:: TASK DESCRIPTION ::
In the excerpt below about the judgment against Jones, list every word used to describe how Jones recognized that judgment.

--- SELECTED PASSAGE ---

In fact, there is in the record a letter from the Appellant himself stating clearly that he understood that he had been convicted of the offense charged. I think that even if the judgment filed August 9, 1982, did not in so many exact words recite that the defendant was adjudged guilty of the offense as found by the verdict, it certainly did comply in substance with TEX.CODE CRIM.PROC.ANN. art. 42.01, sec. 1, subd. 8 (Vernon Supp.1989). Another reason for my opinion is that the same judgment ordered Appellant Jones to be confined in the State Department of Corrections for a period of ten years but that part of the sentence was suspended so that the ends of justice could be subserved. Then the sentence was suspended and Mr. Jones was placed on probation for ten years upon certain terms and conditions which were set out clearly and in detail. All of these provisions in the judgment demonstrate that any omitted words were merely a clerical error. Furthermore, Jones abided by the judgment for years and recognized it as valid, enforceable and subsisting. The judgment has long since become final and unappealable. Jones cannot now attack it collaterally; it is not void.

--- DATA PROVIDED ---

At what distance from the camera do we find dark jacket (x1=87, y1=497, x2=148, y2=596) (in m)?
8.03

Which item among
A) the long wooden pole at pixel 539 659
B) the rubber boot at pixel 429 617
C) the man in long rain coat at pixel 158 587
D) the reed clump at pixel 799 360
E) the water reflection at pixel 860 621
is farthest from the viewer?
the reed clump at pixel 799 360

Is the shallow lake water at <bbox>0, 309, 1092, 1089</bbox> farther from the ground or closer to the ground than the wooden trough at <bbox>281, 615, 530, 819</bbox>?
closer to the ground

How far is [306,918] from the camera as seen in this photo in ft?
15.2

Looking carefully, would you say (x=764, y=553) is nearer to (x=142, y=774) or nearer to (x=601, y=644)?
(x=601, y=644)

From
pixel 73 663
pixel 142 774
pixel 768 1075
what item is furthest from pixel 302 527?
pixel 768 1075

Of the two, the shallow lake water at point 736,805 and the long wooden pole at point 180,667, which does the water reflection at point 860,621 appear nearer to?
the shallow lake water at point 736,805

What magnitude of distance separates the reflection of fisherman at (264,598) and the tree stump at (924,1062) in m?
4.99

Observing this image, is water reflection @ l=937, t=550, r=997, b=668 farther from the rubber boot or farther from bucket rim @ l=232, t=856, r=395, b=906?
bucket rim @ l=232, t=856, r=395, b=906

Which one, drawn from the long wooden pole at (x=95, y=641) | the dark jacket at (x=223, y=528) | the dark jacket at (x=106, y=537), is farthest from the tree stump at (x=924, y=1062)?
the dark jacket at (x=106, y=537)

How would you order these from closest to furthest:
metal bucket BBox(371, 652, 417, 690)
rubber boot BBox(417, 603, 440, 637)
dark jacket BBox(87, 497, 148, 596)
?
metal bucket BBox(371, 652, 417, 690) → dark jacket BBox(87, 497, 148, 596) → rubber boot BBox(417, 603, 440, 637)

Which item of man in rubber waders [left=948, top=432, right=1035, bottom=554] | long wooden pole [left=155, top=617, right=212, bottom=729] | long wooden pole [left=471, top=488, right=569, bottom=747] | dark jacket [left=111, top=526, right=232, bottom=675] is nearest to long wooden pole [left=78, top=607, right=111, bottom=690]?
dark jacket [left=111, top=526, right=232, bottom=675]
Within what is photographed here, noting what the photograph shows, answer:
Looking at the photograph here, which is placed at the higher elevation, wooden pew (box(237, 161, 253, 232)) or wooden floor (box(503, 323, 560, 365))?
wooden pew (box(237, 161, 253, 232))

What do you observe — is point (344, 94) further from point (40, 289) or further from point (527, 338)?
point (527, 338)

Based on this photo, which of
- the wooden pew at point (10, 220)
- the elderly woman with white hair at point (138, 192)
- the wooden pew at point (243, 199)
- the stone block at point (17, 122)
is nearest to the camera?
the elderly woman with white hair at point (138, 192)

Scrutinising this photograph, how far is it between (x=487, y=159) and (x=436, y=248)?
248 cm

---

:: SOLUTION TO THIS TASK ::
valid, enforceable, subsisting